Exercise: In the article on Boise River safety, below what weight does the U.S. Coast Guard advise against bringing infants on recreational boats?

Roberts said there is not a specific age at which it becomes safe for a child to float the river, but he recommends parents wait at least until the youngster can wear a life jacket properly. The U.S. Coast Guard advises against bringing infants who weigh less than 18 pounds on recreational boats, as they may not fit in approved life jackets properly.
Drinking and engaging in water sports also can be a dangerous combination, Roberts said. The Ada County Sheriff’s Office prohibits drinking within 100 feet of the Boise River, but it’s no secret how much that’s ignored, Roberts said.
“There seems to be a lot of drinking that’s occurring on the Boise River when folks are floating,” he said.
Roberts said his teams don’t collect information on how many people they rescue who had been drinking, since they are not law enforcement officers.
Next summer, Roberts said the fire department wants to collect more data, including how many people are floating the river and how many of them wear life jackets.
Incidents at Lucky Peak, on Boise River
At Lucky Peak Lake, two recreationists died in July, including 16-year-old Bobby Sichulailuck, whose body was recovered on Aug. 3. A 49-year-old paddleboarder drowned near Spring Shores Marina.
A 46-year-old swimmer likely drowned while boating with friends on July 31. His body has not been recovered.
Roberts said that although Lucky Peak is not technically in Boise, the fire department assists with rescue operations when a swimmer goes missing. After 90 minutes, though, the operation changes from a “rescue” to a “recovery,” and then the fire department no longer assists.
Although there have not been any deaths on the Boise River this summer, Roberts said there have been injuries and close calls.
He cited one instance in which a group of floaters tied their rafts together but were split by a bridge piling. One person fell out and was pinned underwater against the piling and caught in the rope tying the tubes together. Boise Fire Department staff were nearby and able to intervene quickly.
“Fortunately the crew was actually right there doing another call when that occurred, and they were able to cut that person free immediately,” Roberts said. “Had we not been out there, I can only imagine what kind of negative outcome could have occurred.”
Another incident occurred on Aug. 7, when a bridge jumper sent two floaters to the hospital. Once again, Boise Fire Department swift water rescue units happened to be on shore monitoring the float and were able to help quickly.

Listed entries:

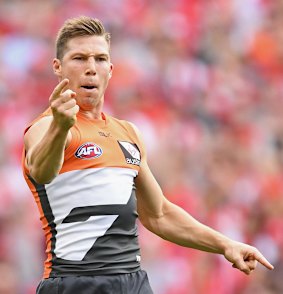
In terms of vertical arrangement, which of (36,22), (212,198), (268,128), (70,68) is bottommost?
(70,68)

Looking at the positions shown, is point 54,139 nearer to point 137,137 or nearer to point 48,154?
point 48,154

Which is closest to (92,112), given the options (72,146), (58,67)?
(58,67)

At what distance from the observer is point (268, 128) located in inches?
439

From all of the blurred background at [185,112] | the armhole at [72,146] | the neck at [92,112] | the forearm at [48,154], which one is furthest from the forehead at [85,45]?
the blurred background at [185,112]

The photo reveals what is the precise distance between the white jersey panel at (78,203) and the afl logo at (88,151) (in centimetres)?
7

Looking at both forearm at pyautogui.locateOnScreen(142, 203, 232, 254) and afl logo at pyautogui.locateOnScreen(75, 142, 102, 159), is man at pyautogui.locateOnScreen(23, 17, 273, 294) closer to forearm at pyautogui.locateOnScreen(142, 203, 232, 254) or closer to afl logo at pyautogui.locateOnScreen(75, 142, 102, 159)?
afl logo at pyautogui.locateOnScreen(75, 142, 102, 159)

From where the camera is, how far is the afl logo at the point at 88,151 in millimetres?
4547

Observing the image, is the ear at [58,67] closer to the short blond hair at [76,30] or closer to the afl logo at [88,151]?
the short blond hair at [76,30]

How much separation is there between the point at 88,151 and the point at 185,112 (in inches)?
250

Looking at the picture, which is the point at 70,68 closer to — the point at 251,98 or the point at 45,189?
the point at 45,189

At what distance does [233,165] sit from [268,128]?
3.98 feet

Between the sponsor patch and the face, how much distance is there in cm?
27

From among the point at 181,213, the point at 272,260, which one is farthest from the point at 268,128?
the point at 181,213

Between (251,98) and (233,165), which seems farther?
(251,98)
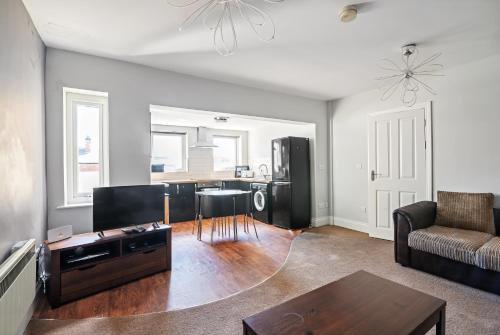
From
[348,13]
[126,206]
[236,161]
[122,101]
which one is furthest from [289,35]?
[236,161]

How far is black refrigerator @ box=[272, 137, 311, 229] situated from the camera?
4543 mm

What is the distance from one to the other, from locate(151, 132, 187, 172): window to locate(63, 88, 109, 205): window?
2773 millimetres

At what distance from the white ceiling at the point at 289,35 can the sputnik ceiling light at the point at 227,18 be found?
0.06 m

* * *

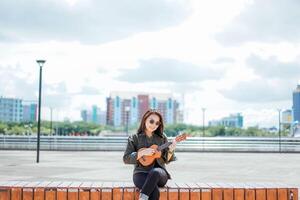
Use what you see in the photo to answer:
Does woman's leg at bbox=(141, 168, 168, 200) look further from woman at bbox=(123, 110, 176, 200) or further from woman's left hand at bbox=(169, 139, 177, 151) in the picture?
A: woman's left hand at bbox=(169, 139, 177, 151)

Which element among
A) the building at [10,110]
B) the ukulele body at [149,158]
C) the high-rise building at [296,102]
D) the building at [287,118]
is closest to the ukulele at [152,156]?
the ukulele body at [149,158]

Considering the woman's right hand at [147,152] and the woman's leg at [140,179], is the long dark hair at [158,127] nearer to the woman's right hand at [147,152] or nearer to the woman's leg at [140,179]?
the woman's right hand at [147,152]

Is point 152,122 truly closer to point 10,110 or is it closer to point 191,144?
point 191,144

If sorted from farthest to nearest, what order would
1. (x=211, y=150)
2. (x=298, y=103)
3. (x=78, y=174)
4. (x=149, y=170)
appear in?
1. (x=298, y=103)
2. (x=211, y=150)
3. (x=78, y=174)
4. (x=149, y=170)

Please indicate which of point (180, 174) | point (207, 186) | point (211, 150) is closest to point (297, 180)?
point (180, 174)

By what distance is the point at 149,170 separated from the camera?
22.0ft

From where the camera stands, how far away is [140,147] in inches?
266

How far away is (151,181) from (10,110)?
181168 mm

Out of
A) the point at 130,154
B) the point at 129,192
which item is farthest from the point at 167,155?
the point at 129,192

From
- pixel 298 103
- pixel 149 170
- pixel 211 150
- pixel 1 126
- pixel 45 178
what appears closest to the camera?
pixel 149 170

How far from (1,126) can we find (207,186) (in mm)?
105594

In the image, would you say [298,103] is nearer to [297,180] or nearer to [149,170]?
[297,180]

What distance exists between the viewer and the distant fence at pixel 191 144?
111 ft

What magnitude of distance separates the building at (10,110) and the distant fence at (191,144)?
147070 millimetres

==

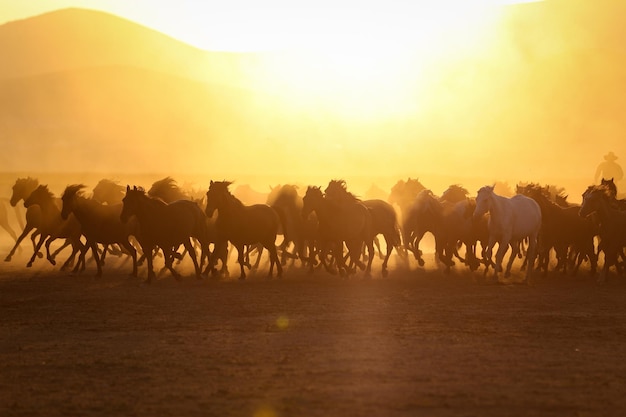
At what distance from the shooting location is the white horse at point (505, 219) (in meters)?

Reply: 18 pounds